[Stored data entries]
----------

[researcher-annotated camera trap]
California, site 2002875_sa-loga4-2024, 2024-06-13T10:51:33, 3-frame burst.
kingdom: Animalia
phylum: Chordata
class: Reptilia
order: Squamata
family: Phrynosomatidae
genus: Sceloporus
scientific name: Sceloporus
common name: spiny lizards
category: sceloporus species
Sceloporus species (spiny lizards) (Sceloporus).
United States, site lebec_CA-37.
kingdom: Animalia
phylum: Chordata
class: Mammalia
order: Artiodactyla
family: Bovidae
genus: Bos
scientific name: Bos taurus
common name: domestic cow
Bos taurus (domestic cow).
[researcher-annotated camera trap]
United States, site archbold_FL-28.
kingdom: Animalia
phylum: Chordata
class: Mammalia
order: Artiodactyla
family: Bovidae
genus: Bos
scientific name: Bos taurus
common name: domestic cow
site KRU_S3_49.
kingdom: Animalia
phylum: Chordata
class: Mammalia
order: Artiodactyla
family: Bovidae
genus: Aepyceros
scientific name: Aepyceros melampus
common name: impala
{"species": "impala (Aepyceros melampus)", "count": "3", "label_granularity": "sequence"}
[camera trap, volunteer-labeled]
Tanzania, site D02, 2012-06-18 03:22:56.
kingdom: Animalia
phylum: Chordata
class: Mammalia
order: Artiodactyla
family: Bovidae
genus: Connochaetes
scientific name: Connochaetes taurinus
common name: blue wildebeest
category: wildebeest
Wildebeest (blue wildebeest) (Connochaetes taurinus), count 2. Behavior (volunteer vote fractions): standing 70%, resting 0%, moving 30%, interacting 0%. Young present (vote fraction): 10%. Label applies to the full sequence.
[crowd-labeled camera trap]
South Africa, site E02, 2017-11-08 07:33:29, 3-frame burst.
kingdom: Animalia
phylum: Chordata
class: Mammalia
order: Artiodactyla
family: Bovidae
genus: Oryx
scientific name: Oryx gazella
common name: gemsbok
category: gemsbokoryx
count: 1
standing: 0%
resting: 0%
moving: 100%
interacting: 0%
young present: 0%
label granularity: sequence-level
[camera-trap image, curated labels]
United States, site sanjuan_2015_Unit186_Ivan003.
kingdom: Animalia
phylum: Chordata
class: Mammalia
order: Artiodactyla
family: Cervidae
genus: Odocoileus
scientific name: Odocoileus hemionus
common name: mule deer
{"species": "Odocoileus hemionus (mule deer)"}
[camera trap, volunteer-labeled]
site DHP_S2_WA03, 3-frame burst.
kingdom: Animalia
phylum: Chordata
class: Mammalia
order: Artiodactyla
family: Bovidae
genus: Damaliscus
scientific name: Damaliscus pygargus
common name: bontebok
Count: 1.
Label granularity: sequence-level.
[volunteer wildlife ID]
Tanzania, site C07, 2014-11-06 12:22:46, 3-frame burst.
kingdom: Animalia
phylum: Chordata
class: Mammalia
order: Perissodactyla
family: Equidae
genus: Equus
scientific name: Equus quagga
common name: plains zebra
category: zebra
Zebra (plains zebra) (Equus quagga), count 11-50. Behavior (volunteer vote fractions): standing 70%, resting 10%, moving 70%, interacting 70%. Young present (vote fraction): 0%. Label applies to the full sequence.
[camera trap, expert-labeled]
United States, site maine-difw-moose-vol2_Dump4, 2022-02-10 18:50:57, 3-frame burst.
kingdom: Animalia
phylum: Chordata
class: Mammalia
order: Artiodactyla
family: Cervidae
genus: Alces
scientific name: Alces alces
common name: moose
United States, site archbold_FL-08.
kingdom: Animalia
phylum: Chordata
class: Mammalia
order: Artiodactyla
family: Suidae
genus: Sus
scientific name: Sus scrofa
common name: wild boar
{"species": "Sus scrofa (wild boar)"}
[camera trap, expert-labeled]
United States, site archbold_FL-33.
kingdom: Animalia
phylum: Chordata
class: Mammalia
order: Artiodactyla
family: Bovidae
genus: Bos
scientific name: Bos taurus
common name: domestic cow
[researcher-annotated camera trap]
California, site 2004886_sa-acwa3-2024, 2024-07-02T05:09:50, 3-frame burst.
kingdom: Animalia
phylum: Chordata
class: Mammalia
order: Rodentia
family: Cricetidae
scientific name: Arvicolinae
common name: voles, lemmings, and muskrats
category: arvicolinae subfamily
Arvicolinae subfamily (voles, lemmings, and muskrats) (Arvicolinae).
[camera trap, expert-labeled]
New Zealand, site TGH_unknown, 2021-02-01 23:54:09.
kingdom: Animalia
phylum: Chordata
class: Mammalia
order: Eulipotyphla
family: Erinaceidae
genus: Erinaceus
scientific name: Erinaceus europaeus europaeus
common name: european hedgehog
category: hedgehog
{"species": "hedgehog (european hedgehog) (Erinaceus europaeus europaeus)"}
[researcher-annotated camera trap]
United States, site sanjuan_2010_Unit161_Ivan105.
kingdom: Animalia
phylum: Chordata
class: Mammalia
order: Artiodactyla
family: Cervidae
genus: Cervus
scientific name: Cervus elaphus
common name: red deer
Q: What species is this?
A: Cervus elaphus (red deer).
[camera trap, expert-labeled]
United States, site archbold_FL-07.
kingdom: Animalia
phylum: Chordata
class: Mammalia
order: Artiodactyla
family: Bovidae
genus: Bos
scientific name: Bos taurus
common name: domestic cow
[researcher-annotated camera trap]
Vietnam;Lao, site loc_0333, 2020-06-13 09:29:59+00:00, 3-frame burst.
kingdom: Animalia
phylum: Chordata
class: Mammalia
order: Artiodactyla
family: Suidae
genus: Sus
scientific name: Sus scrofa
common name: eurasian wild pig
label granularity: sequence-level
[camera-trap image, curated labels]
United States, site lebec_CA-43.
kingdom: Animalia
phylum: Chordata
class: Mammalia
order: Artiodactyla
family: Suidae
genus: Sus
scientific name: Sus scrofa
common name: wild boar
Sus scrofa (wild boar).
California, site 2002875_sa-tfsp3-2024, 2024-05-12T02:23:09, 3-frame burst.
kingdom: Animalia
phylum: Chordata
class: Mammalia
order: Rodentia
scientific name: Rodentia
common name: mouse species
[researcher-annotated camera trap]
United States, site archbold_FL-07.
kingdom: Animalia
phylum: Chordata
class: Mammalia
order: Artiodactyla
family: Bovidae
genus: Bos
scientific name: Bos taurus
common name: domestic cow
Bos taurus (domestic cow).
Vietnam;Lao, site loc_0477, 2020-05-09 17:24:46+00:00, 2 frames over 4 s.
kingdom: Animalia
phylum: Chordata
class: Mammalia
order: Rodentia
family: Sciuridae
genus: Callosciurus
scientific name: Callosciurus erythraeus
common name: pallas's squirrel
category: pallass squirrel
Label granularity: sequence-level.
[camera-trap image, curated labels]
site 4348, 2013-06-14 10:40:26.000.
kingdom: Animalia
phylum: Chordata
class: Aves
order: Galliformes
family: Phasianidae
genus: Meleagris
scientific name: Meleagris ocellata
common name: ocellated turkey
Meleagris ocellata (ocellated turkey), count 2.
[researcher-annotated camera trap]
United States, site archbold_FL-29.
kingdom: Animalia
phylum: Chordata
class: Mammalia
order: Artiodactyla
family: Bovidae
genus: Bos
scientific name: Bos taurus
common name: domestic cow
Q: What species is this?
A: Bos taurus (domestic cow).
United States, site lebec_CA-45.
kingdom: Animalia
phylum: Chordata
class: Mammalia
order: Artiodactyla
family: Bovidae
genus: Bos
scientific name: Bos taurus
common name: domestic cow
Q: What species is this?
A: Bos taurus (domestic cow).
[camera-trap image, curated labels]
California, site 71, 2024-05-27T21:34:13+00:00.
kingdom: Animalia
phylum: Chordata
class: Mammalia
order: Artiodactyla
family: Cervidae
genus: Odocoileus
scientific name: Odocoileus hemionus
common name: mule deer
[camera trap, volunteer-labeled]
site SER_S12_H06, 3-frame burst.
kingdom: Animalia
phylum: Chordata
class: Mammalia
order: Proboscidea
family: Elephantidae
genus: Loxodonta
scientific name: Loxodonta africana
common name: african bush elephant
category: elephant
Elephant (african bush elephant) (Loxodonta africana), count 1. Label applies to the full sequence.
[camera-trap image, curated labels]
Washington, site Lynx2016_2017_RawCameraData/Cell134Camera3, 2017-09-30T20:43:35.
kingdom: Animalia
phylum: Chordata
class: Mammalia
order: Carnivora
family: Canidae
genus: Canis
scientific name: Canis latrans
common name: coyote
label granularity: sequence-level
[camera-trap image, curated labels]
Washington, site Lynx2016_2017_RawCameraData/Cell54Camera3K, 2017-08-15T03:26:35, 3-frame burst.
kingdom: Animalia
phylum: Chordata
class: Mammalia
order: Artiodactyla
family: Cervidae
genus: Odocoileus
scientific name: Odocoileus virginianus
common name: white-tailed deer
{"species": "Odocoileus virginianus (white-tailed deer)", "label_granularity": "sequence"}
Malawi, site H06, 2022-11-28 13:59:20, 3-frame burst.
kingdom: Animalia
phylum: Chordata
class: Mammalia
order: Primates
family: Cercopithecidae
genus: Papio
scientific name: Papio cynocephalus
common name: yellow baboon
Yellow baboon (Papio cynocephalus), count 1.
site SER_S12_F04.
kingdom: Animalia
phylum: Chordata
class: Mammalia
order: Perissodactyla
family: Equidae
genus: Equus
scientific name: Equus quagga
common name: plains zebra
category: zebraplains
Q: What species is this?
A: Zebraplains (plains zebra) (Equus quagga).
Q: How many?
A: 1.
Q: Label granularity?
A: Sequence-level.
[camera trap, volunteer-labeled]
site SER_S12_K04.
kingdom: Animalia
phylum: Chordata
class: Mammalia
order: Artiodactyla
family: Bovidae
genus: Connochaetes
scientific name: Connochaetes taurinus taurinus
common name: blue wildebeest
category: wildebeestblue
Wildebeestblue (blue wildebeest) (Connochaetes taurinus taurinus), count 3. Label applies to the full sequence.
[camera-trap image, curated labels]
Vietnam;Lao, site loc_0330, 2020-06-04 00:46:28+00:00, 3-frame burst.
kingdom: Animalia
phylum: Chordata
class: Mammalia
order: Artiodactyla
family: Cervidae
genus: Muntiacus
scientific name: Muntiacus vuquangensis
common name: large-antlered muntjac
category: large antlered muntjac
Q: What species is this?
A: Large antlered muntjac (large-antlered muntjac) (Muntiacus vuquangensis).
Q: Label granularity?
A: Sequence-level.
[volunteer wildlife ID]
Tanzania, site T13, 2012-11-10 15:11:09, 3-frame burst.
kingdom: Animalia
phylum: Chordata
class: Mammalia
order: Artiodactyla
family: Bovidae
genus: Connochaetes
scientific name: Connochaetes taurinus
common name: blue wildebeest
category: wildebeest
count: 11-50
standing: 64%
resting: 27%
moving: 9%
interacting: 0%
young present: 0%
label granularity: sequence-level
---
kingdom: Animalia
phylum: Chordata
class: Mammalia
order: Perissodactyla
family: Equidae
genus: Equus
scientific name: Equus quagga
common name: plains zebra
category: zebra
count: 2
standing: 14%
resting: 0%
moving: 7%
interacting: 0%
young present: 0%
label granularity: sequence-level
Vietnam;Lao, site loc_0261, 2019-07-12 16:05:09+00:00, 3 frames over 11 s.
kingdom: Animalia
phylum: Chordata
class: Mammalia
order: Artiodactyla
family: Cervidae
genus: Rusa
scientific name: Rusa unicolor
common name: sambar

----------

- YOUR TASK:
Say how many lines of the data hold the string "Vietnam". Reply with the number alone.

- YOUR RESPONSE:
4